C'est une jeune femme à fleur de peau. Elle travaille dans la police nationale comme adjointe de sécurité depuis 4 ans. Sur le terrain en banlieue parisienne. Et ces quatre années l'ont poussée à bout. Car elle a assisté impuissante aux dérapages réguliers de certains de ses collègues sans rien dire. Tout commence en 2013, elle vient de rejoindre une brigade sur le terrain en banlieue parisienne et elle intervient avec deux collègues dans un domicile sur des soupçons de violences conjugales

"Je commence à poser la question à la dame, ‘comment vous vous sentez?, On a été appelé par des voisins pour des violences, des cris venant de votre appartement’. Son compagnon a commencé s’énerver contre les collègues. Ils ont commencé à le pousser une première fois. Le monsieur est tombé par terre. Et mon collègue, pour éviter qu’il se relève violemment, il a sorti l’arme de son étui et lui a posé sur la tempe. Et il a dit ‘maintenant tu te calmes sinon je te tire une balle dans la tête’. Le mec a fermé sa gueule. Il a été pris de panique, autant que moi".

Aujourd'hui, cette image et beaucoup d'autres scènes de violence tournent en boucle dans sa tête. Et elle a eu envie de briser l'omerta qui règne dans la famille police sur les comportements de certains fonctionnaires.

"Je sais que j’arrive à un stade où je ne peux plus supporter qu’un mec se fasse tabasser par la police tout ça parce qu’il n’a pas vidé ses poches, ou parce qu’il a mal répondu, ou qu’il a parlé en langage jeune. Au bout d’un moment stop, c’est insupportable de voir ça".

L'affaire Théo a joué comme un déclic. Elle explique que souvent, certains de ses collègues refusent de prendre les plaintes pour violences policières. Elle-même n'est pas assez gradée pour le faire, du coup il lui est arrivé d'orienter des gens visiblement marqués vers la gendarmerie. Elle pensait que dans son propre commissariat ils ne seraient pas considérés. Aujourd'hui, elle se sent obligée de dénoncer les violences dont elle a été témoin. D'autant plus que les victimes, elle les connait. Elle les croise même régulièrement dans la rue.

"Je regrette de ne pas m’être imposée. Mais en même temps, en tant qu’adjointe de sécurité, c’est un peu compliqué de s’imposer face à un brigadier, à un brigadier-chef, un gardien de la paix. Je suis mal à l’aise quand je revois ces gens dans la rue, parce que ça m’arrive encore d’en croiser certains qui se sont fait tabasser par des collègues à moi. Bien sûr que je m’en veux, bien sûr que je regrette de ne pas être intervenue en disant ‘stop, arrêtez les conneries, arrêtez de fracasser ce monsieur, arrêtez de gifler l’autre’. Je n’ai envie que d’une chose, c’est de voir toutes les personnes qui ont été tabassées, de s’excuser pour eux. J’ai même de temps en temps honte de moi de ne pas avoir fait quelque chose pour eux. Ce n'est pas humain".

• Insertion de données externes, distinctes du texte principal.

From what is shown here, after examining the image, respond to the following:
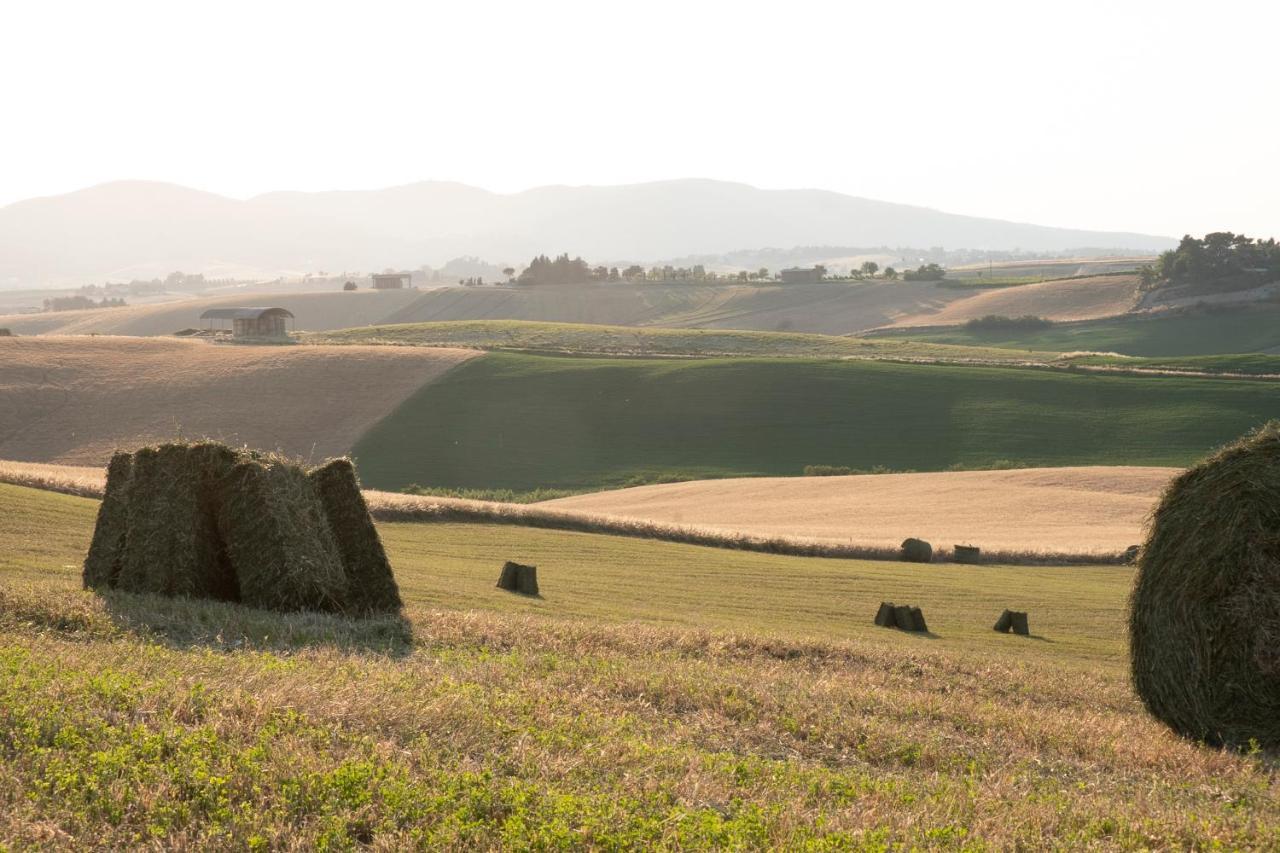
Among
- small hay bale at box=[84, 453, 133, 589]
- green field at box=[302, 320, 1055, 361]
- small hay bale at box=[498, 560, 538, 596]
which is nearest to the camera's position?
small hay bale at box=[84, 453, 133, 589]

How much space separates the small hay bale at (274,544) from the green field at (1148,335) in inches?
4220

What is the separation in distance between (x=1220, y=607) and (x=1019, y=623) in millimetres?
9745

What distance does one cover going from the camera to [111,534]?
722 inches

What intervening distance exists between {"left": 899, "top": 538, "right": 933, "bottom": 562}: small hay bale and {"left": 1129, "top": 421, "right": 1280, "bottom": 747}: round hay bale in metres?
20.9

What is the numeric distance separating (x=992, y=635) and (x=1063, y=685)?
6.55 meters

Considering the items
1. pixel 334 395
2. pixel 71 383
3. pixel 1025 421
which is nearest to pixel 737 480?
pixel 1025 421

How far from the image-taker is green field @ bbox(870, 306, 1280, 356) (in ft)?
391

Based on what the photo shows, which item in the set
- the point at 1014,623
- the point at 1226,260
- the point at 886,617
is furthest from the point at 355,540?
the point at 1226,260

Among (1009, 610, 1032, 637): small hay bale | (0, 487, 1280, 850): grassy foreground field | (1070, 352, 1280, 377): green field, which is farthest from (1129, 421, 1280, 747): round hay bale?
(1070, 352, 1280, 377): green field

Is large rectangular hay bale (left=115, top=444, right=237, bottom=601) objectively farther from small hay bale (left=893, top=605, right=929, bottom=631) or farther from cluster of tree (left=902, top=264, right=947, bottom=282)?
cluster of tree (left=902, top=264, right=947, bottom=282)

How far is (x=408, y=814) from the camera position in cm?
854

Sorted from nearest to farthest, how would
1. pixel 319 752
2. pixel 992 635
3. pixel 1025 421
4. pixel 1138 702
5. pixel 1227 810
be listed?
pixel 319 752
pixel 1227 810
pixel 1138 702
pixel 992 635
pixel 1025 421

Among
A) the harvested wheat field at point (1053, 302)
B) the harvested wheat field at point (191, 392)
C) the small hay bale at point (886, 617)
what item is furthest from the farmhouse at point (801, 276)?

Même si elle assure avoir croisé de nombreux policiers exemplaires durant sa carrière, elle ne voit plus son métier de la même manière. Elle rêvait de devenir gardien de la paix pour aider et soutenir les gens mais aujourd'hui elle veut tourner la page.

"Je ne voyais pas la police comme ça. Ce n’est pas le métier dont je rêvais. Il faudrait peut-être ne pas avoir de cœur pour exercer le métier de policier. Il ne faut pas avoir d’âme, il ne faut pas avoir de conscience, il ne faut pas avoir de cœur. Si tu as du cœur, tu n’es pas fait pour ce métier-là en fait".

Elle confie qu'elle envisageait même de démissionner de la police nationale.